Non, non, non ! merci au taulier de la Caverne ! Retourne chez lui faire ta contrition !
Bon, le film est hilarant ou c'est moi ?
Mais tu n'arrêtes pas de te marrer, au cinéma, toi...
(oui, oui, oui, merci au taulier)
ben c'est fait pour ça le cinéma. Non ?
Mais non : tout le monde sait que nous autres, blogueurs(ses) cinéphiles, nous n'y allons que pour nous prendre la tête...
Ah pardon !
Je me suis trompée de porte.
Bonne continuation hein
De ce film je n'ai pu voir qu'un extrait d'une dizaine de minutes qui traîne sur un-célèbre-site-de-partage-de-vidéos, extrait qui m'a néanmoins semblé assez significatif quant aux grandes libertés qui ont été prises, du point de vue du récit, avec le matériau initial.
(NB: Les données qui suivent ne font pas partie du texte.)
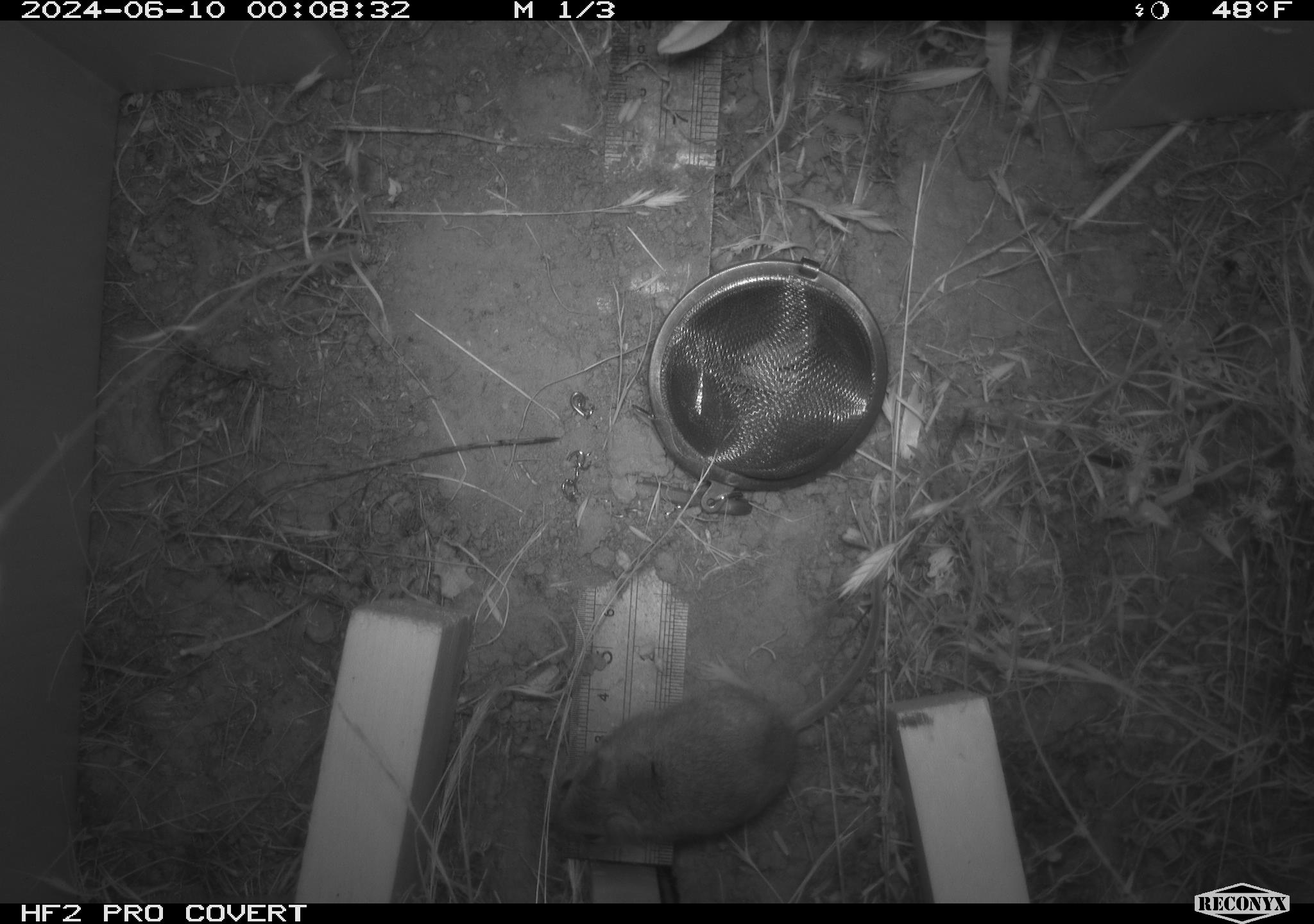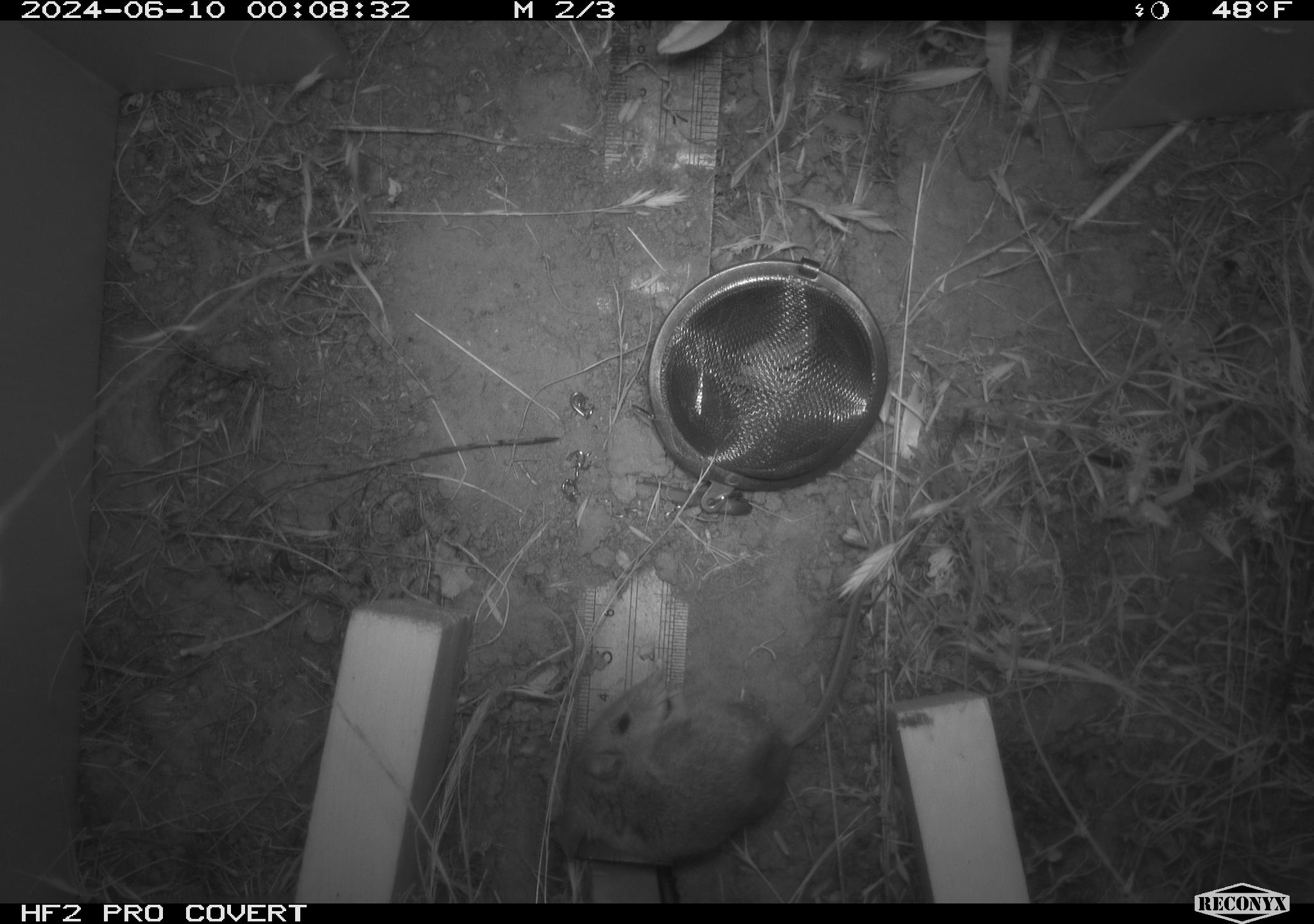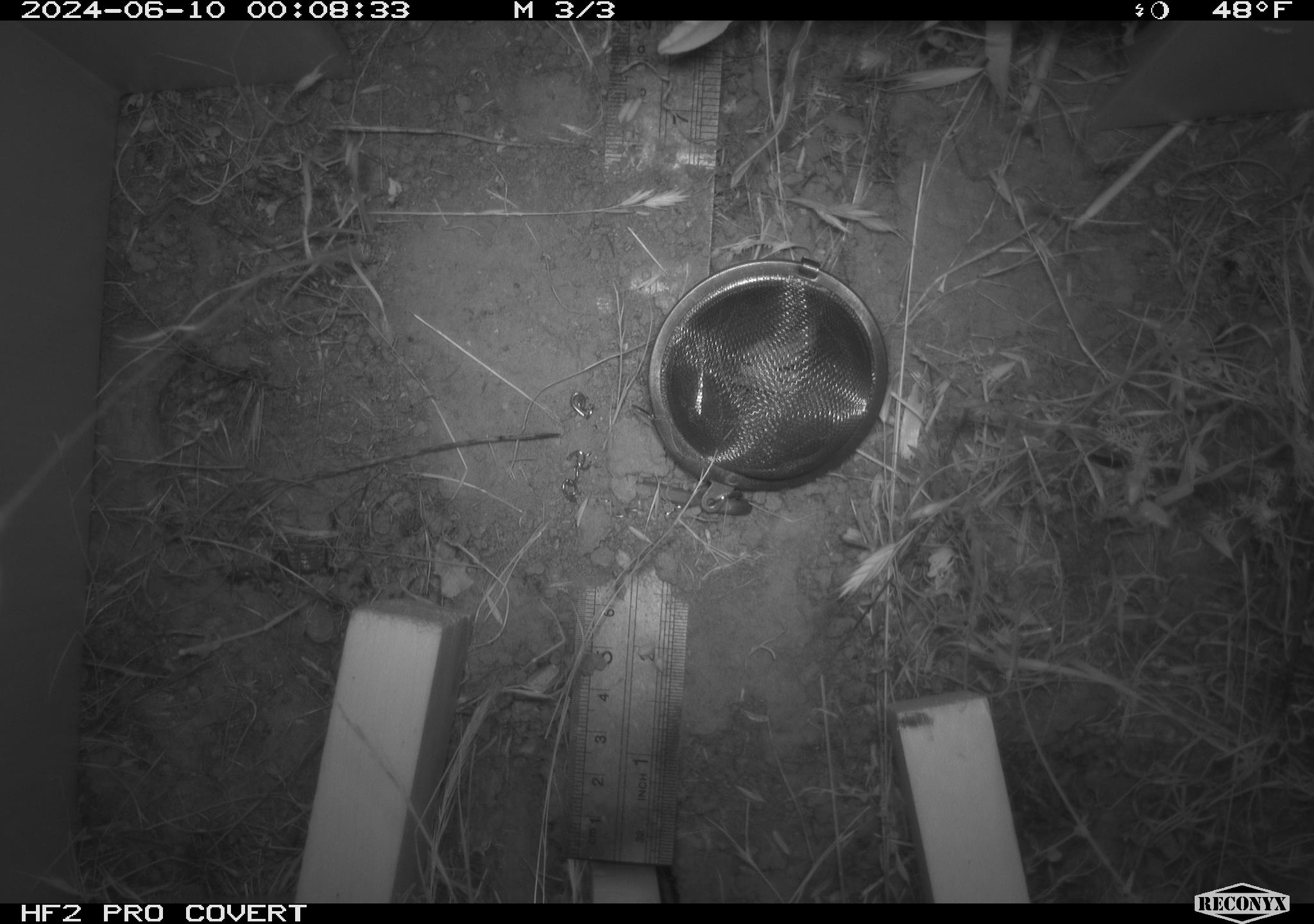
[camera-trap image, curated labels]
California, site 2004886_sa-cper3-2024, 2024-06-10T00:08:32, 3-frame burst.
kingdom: Animalia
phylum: Chordata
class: Mammalia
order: Rodentia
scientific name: Rodentia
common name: rodent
Mais après tout, ce n'est pas forcément l'essentiel. "Structure narrative basée sur une suite d'éclats", "cheminement chaotique", "grands fragments disjoints", d'après ce que vous dites, du côté de la forme, le film de Kyrou a l'air de rester assez fidèle au chef-d'œuvre de Lewis, et à lire votre dernier paragraphe, le fond y est aussi. Cela me semble en tout cas plus prometteur que le récent film de Dominik Moll, que, j'avoue, je n'ai pas vu, faute d'avoir réussi à me motiver suffisamment pour cela. (Il faut dire aussi que j'en veux toujours beaucoup à Moll pour l'atrocement décevant "L'autre monde", mais c'est une autre histoire.)
L. : Sur le rapport entre le roman et le film, on peut lire ce texte, qui m'a personnellement informé sur le premier, que je ne connais point :
http://www.lafuriaumana.it/index.php/archive/53-la-furia-umana-nd-6-autumn-2010-/256-qle-moineq-dado-kyrou
Quant au film de Moll, et bien j'étais moi aussi très peu motivé, craignant d'observer une nouvelle étape dans la courbe descendante de ce cinéaste. Or, après avoir découvert le Kyrou, la curiosité me pousse à le voir à l'occasion et je me mets à espérer que, au pire, le ratage, si ratage il y a, reste "intéressant" et ne me poussera pas à rayer le nom d'un réalisateur plutôt singulier dans le paysage.